Trump offers to mediate talks on Qatar crisis
A Saudi-led bloc of Arab states hostile to Qatar yesterday took aim at Kuwaiti mediation and maintained a tough line even after US President Donald Trump offered to help resolve the crisis.
Saudi Arabia as well as the United Arab Emirates, Egypt and Bahrain cut ties with Qatar in June, accusing it of bankrolling Islamist extremist groups and of being too close to Iran.
They also shut down air, maritime and land links and imposed economic sanctions on Qatar. The gas-rich emirate denies the claims and accuses the four countries of an attack on its sovereignty.
In Washington on Thursday, Kuwaiti Emir Sheikh Sabah al-Ahmad Al-Sabah, a key figure involved in trying to mediate an end to the dispute, met with Trump and gave an upbeat assessment of his efforts so far.
At a joint news conference in Washington with the emir, Trump offered his own mediation in the three-month crisis, the worst to have gripped the Gulf region in decades.

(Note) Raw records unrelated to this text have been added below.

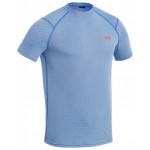 Термобелье футболка BASK NAMIB синяя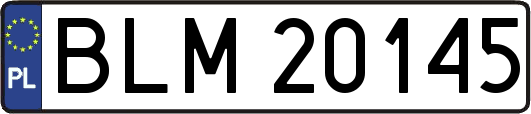 BLM20145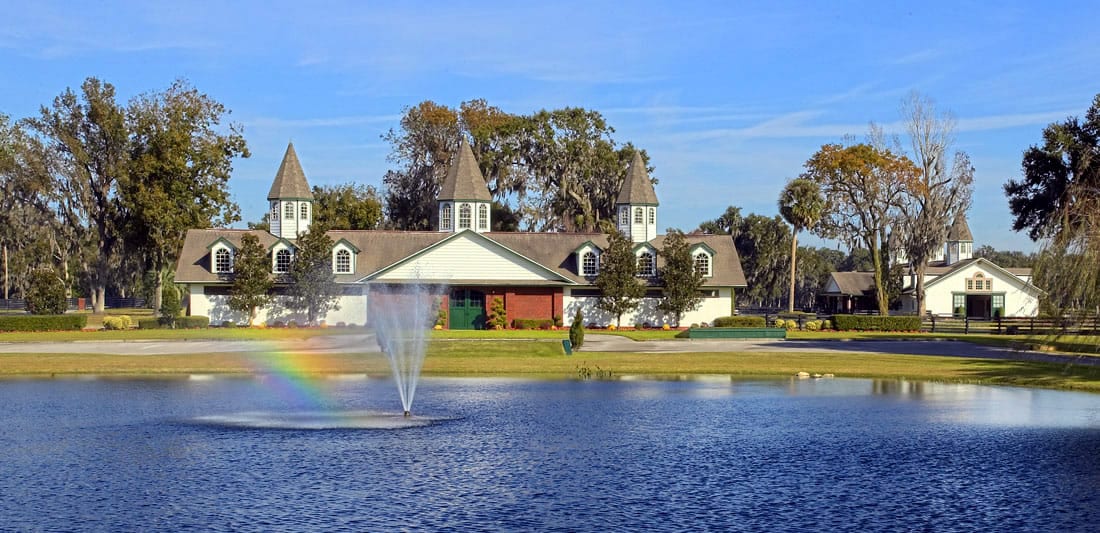 Silverleaf/Padua Stables Rispoli & Associates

"I would be willing to be the mediator," Trump told reporters.
"I would be willing to do so, and I think you'd have a deal worked out very quickly," he said. "I think it's something that's going to get solved fairly easily."
But in a statement early yesterday, the Saudi-led bloc showed no signs of backing down as it questioned the Kuwaiti emir's statement that Qatar would be willing to accept their 13 demands.
"Dialogue on the implementation of the demands should not be preceded by any conditions," they said in the joint statement carried by the state-run Saudi Press Agency.
The demands include shutting Doha-based broadcaster Al-Jazeera, closing a Turkish military base in the emirate and downgrading Qatari diplomatic ties with Iran.
The bloc also voiced "regret" about the Kuwaiti ruler's statement "on the success of mediation in stopping military intervention".